Exercise passage.
=== Section Start ===

Researchers from U of T and McMaster University meet with CRDCN officials, including (at centre) Executive Director Martin Taylor (photo by Geoffrey Vendeville)
Michael Baker is the academic director of the Toronto Research Data Centre and a professor in U of T’s department of economics. He said other countries are already moving in this direction.
“There’s a recognition Canada needs to step up its game in this area,” said Baker in an interview before the roundtable kicked off. “If the data researchers are using for their research doesn’t exist here, they will go elsewhere.
“They will effectively work on [solving] other countries’ problems.”
Alice Hoe, a candidate for a PhD in sociology at U of T, knows how access to the right data can shed light on important social and economic issues. She estimates she spent more than 1,000 hours in the U of T data centre studying labour and income data. Her research is focused on understanding how new immigrants to Canada fare in the job market – a subject she was drawn to after watching her university-educated parents struggle upon arriving in Canada from Taiwan.
“Basically what I’ve found is immigrants are more likely to be in bad jobs, and once they’re in these bad jobs, they’re more likely to stay in them than Canadians who are born here,” Hoe said in an interview earlier this week. “They are also more likely to fall out of employment.”
Economic underperformance among new Canadians is not a new phenomenon. But the situation appears to be getting worse, according to Hoe. She said the problem is tied to a shift in immigration patterns away from Europe toward Asia, Africa and Latin America, suggesting language issues, racial discrimination and challenges associated with the recognition of foreign education and professional credentials are all playing a role.
However, Hoe said it’s become increasingly difficult to get an accurate picture of how new Canadians are faring in the workplace because the survey she relied upon to do her research – the Survey of Labour and Income Dynamics – was scrapped in 2011 and replaced with one that focuses on income.
“You wouldn’t know whether they have access to health and pension benefits, whether they’re unionized with collective bargaining,” said Hoe.
Alice Hoe is a PhD candidate in sociology at U of T. She's spent over 1,000 hours in U of T's research data centre to determine how new immigrants are faring in the Canadian economy (photo by Chris Sorensen)
Maripier Isabelle is a PhD candidate in U of T’s economics department, a fellow at the Canadian Centre for Health Economics and a junior fellow at Massey College. Her research focuses on the long-term impacts of C-section births on children’s health outcomes, and whether it adds to the costs associated with rising C-section rates in Canada. Her preliminary results suggest there may be a link between C-section births and certain health outcomes, including with children who must regularly take prescription medication for conditions like asthma.

=== Section End ===

Supplied data.
=== Section Start ===

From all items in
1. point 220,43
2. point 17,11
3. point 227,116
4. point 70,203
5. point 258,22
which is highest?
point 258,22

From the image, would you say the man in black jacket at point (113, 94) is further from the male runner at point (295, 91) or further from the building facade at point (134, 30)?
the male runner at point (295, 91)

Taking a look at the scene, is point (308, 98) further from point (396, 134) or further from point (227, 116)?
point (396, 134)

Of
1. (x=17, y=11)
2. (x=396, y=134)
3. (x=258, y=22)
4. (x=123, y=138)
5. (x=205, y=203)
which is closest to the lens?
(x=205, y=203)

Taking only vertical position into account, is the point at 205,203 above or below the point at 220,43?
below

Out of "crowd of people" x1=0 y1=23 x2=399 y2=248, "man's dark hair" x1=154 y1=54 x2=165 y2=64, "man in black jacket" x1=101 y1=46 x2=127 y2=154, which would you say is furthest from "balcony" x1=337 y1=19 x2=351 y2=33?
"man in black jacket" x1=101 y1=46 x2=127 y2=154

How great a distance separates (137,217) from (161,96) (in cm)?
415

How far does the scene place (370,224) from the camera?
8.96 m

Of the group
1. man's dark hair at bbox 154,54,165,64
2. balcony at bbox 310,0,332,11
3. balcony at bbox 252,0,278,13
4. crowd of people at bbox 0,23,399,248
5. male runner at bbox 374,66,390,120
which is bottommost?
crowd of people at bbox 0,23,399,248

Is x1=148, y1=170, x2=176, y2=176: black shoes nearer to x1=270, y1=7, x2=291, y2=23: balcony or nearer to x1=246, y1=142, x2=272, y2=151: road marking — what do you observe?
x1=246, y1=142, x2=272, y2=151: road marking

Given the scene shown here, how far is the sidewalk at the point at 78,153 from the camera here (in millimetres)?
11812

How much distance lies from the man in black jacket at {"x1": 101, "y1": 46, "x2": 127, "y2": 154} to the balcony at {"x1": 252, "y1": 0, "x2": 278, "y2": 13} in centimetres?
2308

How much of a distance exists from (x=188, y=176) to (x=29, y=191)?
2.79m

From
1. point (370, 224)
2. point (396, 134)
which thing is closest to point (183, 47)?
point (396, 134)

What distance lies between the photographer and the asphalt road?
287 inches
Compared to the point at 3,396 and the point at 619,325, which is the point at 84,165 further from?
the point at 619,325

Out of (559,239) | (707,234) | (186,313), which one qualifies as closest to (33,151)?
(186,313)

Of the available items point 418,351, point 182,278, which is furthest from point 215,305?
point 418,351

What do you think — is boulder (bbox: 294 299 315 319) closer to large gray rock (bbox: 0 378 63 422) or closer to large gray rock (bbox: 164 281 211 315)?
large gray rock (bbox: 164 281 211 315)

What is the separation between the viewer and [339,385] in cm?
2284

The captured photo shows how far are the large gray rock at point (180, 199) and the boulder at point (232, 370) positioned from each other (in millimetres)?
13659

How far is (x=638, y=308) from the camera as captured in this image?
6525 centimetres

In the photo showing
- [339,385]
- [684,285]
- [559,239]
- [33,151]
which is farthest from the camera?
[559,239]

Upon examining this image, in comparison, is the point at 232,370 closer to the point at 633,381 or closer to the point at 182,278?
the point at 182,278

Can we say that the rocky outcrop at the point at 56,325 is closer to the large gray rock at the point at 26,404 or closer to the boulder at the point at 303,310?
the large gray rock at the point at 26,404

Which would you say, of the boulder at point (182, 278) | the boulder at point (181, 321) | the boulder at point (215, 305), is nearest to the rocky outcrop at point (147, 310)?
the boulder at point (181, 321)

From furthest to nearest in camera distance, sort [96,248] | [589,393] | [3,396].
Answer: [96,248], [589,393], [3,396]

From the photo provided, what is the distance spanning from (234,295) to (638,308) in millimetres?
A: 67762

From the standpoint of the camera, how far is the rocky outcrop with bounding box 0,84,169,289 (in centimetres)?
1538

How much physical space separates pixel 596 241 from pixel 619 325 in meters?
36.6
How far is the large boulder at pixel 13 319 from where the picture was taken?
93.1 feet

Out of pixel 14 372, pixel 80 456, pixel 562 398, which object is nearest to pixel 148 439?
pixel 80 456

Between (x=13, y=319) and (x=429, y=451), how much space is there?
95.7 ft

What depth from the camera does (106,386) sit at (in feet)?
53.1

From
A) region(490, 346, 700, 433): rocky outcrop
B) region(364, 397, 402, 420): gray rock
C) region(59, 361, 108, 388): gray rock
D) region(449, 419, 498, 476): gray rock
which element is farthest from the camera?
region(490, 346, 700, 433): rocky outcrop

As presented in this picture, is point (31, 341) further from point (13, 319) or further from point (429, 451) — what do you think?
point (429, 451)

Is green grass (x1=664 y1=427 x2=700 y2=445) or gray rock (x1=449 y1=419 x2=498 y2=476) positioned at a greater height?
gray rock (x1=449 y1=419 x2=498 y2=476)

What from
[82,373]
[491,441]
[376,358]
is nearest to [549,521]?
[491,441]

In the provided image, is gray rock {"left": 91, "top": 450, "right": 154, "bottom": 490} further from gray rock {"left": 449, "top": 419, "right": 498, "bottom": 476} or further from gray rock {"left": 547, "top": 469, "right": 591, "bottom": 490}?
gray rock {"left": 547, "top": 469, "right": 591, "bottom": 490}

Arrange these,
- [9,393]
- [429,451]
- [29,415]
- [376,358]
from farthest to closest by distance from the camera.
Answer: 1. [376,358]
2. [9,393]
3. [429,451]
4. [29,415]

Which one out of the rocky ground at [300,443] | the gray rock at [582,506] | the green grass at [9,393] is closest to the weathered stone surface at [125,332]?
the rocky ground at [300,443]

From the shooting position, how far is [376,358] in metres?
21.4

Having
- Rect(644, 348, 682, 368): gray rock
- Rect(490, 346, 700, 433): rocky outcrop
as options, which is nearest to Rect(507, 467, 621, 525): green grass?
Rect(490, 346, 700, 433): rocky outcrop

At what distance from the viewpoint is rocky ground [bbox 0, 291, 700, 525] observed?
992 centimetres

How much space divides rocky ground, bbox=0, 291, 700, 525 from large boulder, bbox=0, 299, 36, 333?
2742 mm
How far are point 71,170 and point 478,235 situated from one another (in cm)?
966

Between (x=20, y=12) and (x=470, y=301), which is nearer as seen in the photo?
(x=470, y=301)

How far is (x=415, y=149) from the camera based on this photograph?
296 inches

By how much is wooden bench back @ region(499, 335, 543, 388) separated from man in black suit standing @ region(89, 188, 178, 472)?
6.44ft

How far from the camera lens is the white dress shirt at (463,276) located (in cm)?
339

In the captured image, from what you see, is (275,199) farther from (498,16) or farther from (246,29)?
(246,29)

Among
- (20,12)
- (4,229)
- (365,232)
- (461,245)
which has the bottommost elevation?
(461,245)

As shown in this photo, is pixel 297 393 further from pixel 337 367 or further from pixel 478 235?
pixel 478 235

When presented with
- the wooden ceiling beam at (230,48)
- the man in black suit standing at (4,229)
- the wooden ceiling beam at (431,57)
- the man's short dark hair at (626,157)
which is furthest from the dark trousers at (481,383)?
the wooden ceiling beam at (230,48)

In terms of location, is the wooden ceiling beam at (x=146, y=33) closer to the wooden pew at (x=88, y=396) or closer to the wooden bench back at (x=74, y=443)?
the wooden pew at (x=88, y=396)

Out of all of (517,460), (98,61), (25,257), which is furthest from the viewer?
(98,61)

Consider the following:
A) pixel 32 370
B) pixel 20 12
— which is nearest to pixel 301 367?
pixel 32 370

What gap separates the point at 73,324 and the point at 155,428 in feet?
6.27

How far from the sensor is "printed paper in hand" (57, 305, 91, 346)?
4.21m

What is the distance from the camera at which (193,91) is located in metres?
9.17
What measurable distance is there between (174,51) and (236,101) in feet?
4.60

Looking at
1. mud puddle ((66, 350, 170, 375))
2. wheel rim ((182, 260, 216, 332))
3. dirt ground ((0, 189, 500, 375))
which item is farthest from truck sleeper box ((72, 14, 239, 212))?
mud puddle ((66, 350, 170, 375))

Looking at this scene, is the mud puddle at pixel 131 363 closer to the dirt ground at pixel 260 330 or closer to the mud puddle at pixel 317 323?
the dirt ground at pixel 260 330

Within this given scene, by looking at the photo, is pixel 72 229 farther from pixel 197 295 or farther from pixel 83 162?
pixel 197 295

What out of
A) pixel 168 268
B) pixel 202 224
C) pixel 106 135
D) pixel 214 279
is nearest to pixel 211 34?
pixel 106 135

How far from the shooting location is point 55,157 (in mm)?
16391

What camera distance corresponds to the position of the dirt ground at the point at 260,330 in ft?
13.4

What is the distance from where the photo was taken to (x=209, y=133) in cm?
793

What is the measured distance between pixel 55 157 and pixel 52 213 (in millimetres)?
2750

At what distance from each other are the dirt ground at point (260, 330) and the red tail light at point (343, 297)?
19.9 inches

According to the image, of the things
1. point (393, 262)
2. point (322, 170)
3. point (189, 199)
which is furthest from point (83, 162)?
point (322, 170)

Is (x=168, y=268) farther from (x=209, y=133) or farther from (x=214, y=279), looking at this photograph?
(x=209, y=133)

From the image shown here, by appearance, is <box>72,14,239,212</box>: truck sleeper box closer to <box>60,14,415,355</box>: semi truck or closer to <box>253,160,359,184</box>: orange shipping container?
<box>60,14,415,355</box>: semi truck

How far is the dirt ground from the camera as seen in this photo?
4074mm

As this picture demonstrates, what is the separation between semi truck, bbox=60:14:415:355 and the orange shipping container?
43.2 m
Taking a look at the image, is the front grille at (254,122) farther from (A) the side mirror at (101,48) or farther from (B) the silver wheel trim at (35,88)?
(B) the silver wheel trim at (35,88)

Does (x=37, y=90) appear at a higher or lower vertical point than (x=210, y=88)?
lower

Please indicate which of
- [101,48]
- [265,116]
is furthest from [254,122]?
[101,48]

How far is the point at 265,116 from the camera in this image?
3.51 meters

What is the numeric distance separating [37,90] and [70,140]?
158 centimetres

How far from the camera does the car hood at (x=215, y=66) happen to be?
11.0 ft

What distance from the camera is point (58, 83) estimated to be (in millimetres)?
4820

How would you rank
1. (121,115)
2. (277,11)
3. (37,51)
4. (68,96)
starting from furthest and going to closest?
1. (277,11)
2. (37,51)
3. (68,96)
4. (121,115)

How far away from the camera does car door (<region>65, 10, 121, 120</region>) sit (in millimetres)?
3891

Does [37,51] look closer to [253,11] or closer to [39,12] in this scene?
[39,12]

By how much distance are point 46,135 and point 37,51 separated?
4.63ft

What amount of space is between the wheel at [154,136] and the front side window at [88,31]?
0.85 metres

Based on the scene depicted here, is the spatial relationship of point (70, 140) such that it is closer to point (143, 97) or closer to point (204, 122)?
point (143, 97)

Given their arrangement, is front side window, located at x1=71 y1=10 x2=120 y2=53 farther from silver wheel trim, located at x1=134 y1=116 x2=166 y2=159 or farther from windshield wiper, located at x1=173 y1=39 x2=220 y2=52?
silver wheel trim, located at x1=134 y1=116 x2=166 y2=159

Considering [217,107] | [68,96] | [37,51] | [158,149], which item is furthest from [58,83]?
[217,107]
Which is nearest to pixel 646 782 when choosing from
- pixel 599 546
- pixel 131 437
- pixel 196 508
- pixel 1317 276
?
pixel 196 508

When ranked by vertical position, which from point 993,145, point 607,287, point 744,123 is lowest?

=== Section End ===

Using the information.
- a) In the passage on research data, which survey was scrapped in 2011?
- b) Reproduce the portion of the passage on research data that opens with the words containing "However, Hoe said" and closes with "focuses on income.".
Work from the passage on research data alone.

Solutions.
- a) The Survey of Labour and Income Dynamics.

- b)
However, Hoe said it’s become increasingly difficult to get an accurate picture of how new Canadians are faring in the workplace because the survey she relied upon to do her research – the Survey of Labour and Income Dynamics – was scrapped in 2011 and replaced with one that focuses on income.